Given information.
_ _ _ _ _
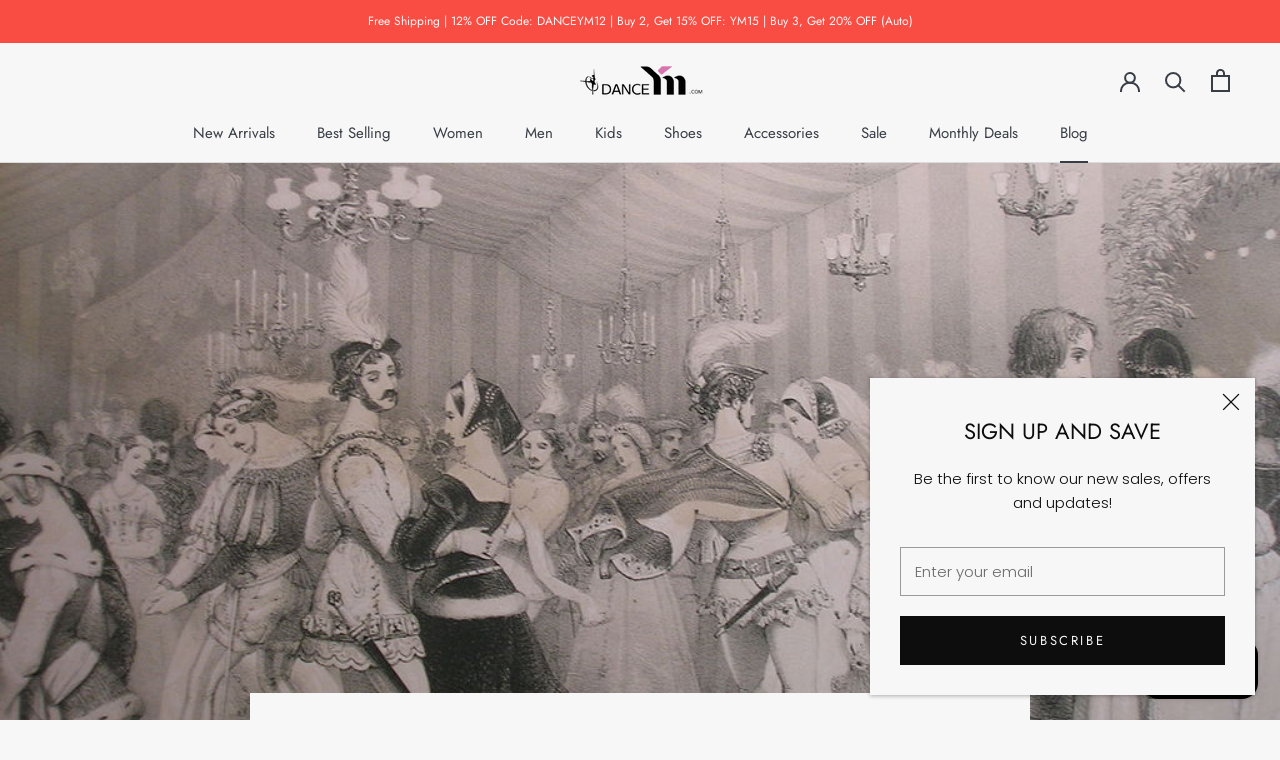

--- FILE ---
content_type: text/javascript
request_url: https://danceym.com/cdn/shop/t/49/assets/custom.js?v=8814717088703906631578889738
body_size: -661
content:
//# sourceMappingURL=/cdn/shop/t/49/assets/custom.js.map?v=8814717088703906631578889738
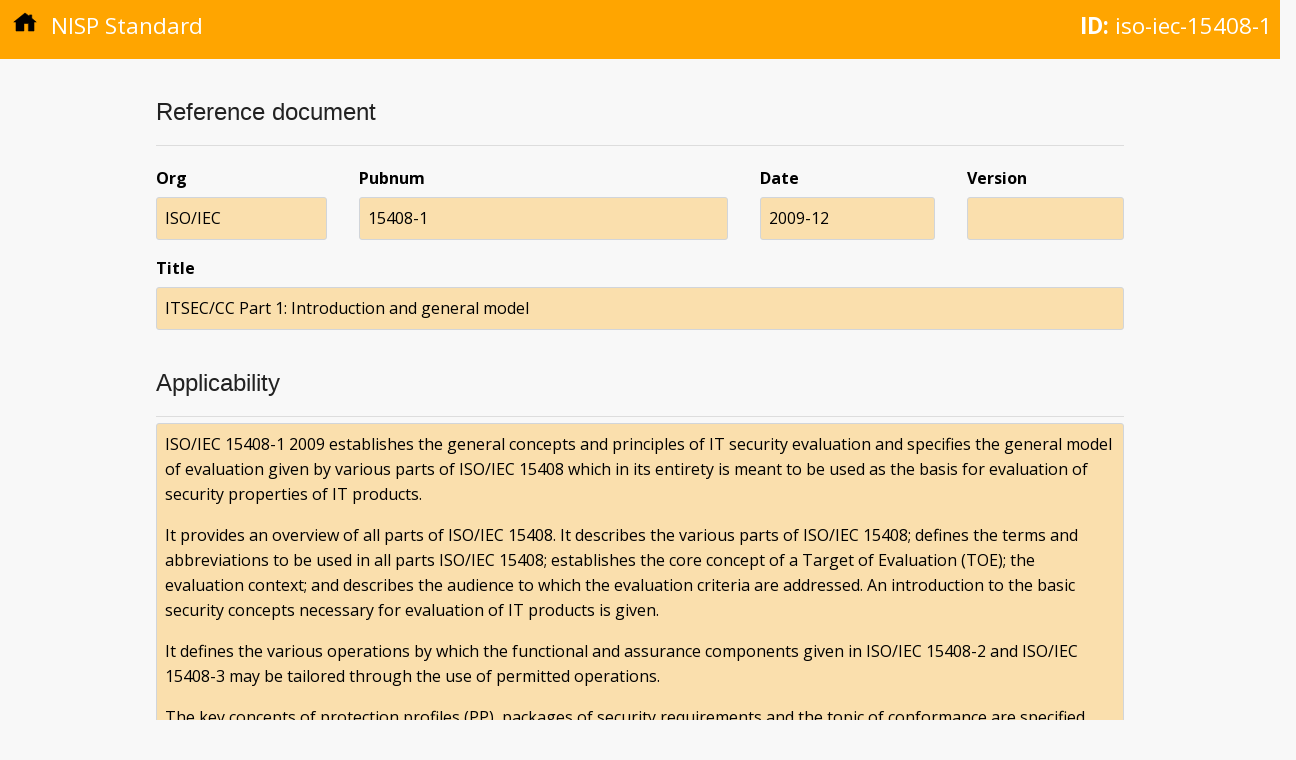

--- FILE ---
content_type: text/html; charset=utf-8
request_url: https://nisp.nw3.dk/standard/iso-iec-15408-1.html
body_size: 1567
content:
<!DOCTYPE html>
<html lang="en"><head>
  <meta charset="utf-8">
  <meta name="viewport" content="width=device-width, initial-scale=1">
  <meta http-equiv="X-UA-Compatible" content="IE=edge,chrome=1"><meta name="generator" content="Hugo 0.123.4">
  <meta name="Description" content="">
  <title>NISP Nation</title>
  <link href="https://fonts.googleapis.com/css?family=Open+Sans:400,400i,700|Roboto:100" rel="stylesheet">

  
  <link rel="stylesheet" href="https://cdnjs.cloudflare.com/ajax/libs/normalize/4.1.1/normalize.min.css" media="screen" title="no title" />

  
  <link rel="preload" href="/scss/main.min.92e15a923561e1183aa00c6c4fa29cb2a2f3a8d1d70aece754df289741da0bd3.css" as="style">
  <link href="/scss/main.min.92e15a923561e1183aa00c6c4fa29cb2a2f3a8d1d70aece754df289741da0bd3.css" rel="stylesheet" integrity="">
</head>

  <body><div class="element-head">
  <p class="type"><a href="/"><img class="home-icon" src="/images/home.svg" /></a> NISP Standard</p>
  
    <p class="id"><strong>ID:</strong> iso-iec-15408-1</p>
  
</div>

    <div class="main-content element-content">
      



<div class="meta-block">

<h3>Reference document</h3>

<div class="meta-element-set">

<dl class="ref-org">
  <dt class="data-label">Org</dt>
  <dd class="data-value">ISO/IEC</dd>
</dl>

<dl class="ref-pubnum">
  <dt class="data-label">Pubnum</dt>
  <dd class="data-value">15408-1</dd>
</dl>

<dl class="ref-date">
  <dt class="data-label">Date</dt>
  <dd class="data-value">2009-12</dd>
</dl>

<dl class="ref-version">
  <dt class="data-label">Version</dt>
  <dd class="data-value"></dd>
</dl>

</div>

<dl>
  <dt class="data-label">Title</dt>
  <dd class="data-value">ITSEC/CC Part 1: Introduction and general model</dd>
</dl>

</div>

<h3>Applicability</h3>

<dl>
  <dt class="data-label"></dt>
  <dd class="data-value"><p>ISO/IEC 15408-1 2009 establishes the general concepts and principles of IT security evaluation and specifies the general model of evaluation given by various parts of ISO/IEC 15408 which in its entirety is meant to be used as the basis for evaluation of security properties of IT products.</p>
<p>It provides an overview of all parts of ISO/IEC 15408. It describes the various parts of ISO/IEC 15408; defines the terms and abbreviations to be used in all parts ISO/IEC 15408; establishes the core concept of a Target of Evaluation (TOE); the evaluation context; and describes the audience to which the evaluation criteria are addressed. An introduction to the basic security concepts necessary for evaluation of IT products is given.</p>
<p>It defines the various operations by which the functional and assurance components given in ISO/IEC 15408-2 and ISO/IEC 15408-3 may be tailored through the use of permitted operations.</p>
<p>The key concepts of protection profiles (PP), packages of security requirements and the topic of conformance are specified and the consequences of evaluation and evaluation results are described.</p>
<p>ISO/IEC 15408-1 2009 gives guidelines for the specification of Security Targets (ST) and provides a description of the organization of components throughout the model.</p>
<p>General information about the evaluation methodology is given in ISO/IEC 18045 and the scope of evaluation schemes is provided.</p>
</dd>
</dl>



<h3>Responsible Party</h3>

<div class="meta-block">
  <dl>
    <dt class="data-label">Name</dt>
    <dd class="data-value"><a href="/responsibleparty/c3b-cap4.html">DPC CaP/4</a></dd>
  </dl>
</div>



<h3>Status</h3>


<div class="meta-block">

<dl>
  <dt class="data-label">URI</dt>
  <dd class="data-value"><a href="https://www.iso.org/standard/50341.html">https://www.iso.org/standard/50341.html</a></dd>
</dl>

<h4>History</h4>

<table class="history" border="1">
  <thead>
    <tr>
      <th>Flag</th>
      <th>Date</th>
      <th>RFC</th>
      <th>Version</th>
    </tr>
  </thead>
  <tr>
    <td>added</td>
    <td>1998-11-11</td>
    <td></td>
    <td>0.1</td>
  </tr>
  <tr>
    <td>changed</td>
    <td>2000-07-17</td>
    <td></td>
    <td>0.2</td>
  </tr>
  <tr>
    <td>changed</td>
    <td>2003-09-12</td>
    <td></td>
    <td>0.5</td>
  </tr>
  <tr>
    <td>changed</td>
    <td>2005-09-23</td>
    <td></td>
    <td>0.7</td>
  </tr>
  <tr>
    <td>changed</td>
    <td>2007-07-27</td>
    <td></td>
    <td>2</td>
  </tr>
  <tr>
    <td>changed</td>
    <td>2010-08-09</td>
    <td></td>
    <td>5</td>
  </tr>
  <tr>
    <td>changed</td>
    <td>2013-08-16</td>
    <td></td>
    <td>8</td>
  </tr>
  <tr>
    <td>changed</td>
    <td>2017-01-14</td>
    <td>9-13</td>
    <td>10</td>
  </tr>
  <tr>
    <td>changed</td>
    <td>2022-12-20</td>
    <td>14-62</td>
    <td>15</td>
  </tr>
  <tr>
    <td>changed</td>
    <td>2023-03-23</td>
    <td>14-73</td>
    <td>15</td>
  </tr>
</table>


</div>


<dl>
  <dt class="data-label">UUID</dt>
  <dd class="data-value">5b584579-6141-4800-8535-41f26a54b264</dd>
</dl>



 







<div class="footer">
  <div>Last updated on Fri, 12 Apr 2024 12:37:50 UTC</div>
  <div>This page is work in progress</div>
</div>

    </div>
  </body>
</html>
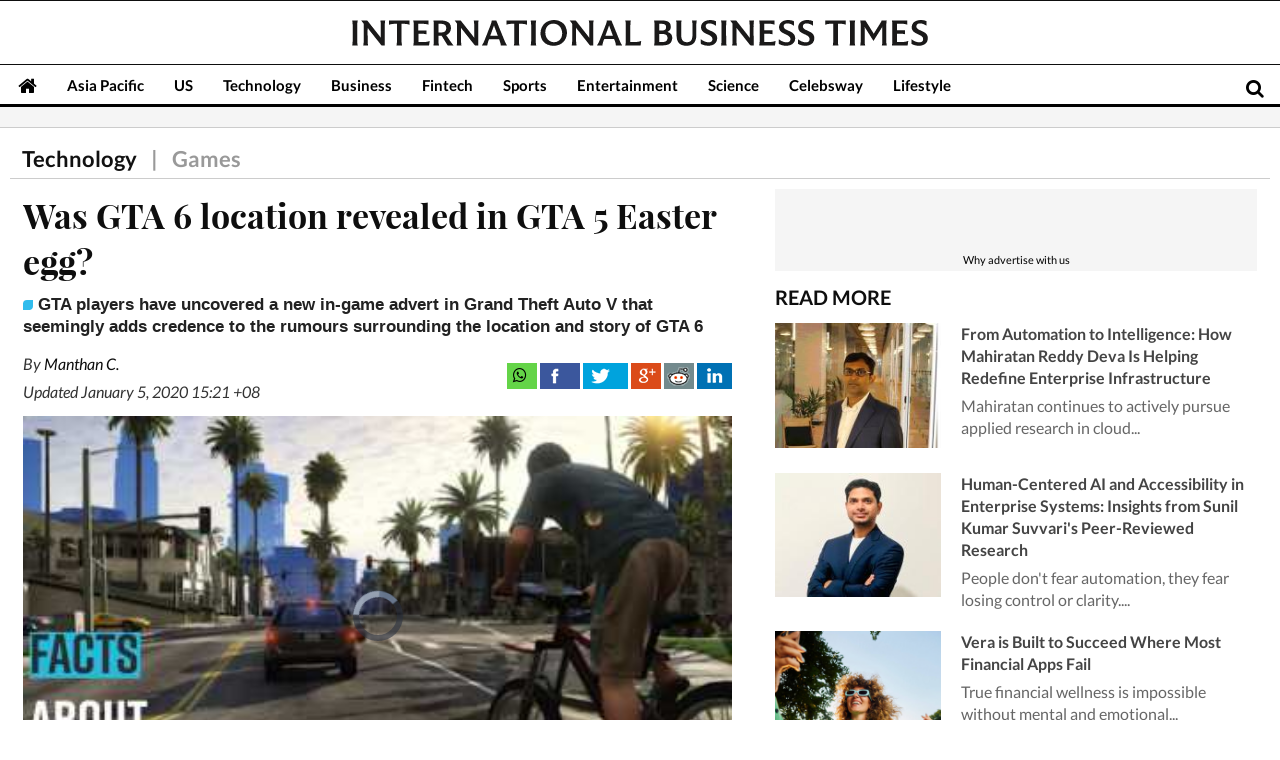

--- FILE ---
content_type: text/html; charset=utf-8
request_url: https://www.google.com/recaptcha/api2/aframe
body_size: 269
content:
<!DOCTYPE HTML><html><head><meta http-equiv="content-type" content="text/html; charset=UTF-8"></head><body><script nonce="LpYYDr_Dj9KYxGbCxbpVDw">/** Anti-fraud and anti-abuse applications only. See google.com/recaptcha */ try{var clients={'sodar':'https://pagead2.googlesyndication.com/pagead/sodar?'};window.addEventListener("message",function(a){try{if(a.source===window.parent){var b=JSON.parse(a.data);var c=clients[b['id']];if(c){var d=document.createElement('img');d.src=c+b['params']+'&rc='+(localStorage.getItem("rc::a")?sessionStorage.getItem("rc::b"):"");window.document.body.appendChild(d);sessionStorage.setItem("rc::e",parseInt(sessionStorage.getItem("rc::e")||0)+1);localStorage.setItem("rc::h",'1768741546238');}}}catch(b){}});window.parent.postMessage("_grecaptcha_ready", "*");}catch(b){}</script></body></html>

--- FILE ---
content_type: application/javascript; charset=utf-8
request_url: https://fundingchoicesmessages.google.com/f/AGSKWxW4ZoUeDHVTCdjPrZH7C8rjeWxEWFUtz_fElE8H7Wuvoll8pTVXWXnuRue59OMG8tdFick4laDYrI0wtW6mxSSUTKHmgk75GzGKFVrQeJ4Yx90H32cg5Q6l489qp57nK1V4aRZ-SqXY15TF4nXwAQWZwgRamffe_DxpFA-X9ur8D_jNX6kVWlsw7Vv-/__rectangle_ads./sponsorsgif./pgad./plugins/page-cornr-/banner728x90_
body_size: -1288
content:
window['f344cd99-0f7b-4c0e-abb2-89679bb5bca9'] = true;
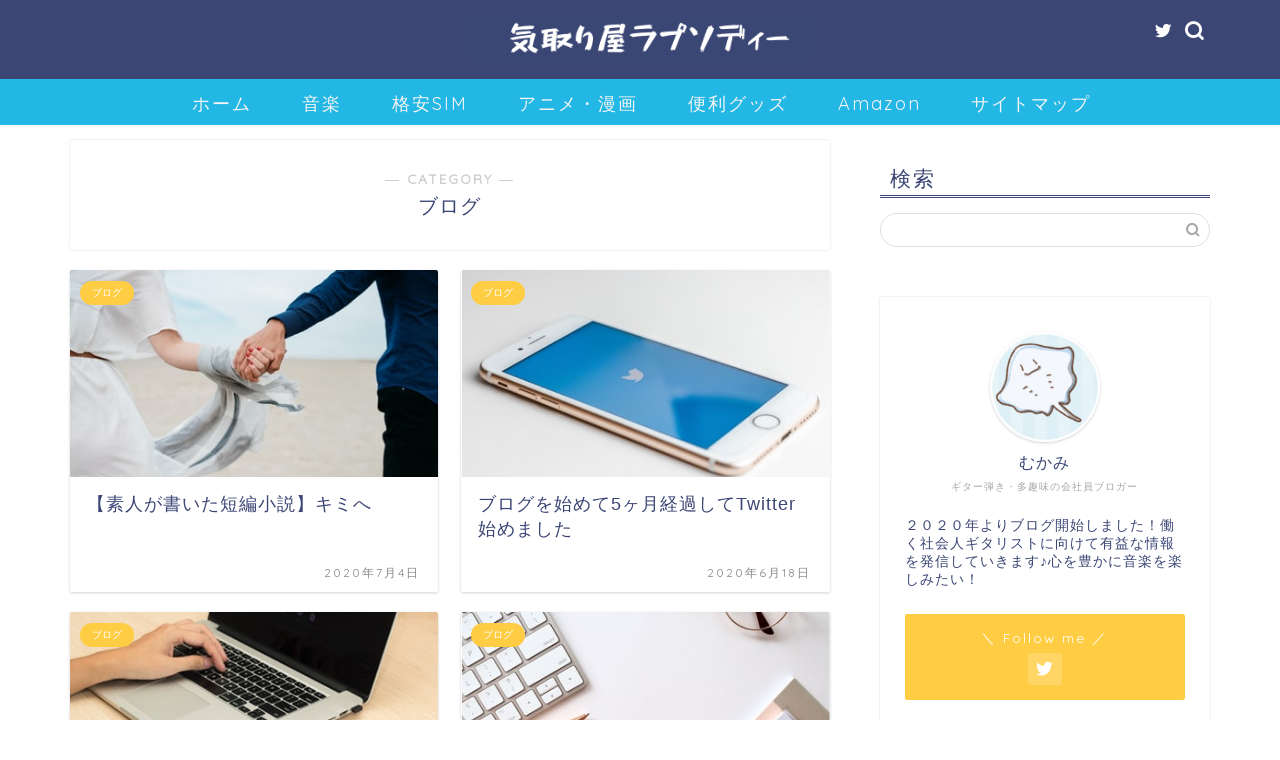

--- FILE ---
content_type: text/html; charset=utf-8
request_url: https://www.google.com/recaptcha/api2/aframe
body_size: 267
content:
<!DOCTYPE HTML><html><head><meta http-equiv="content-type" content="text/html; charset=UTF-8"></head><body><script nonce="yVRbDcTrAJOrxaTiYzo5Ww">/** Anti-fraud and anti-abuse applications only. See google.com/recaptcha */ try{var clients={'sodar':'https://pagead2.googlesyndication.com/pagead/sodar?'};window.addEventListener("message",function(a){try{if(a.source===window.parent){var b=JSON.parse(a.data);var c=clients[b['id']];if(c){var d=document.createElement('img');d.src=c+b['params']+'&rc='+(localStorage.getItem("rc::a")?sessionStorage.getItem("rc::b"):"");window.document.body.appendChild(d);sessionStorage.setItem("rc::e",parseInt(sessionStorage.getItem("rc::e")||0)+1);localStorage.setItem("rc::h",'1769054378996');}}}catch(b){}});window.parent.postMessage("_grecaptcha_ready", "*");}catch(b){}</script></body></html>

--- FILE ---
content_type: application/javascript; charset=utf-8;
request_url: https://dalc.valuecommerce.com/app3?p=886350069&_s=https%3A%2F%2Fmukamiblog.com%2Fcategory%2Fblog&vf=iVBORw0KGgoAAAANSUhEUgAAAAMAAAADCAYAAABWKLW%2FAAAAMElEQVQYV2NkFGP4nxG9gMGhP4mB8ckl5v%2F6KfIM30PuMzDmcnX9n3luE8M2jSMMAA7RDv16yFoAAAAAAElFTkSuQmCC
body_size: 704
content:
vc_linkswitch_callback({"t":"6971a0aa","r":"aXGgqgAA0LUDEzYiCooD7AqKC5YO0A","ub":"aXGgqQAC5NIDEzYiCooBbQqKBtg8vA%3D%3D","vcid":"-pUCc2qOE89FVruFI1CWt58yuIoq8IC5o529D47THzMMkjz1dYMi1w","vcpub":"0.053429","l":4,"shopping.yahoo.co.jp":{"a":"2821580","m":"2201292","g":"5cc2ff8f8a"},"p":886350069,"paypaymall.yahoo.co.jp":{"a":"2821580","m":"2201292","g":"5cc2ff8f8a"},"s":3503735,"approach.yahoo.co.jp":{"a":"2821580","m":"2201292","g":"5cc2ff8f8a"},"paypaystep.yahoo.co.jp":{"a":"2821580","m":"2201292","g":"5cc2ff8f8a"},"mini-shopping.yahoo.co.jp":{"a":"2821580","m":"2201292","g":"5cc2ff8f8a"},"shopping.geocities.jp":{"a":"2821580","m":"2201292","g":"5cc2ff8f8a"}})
_ _ _ _ _
Assigned task.
State the number of lines above that include "custom", and nothing further.

Answer for the task.
2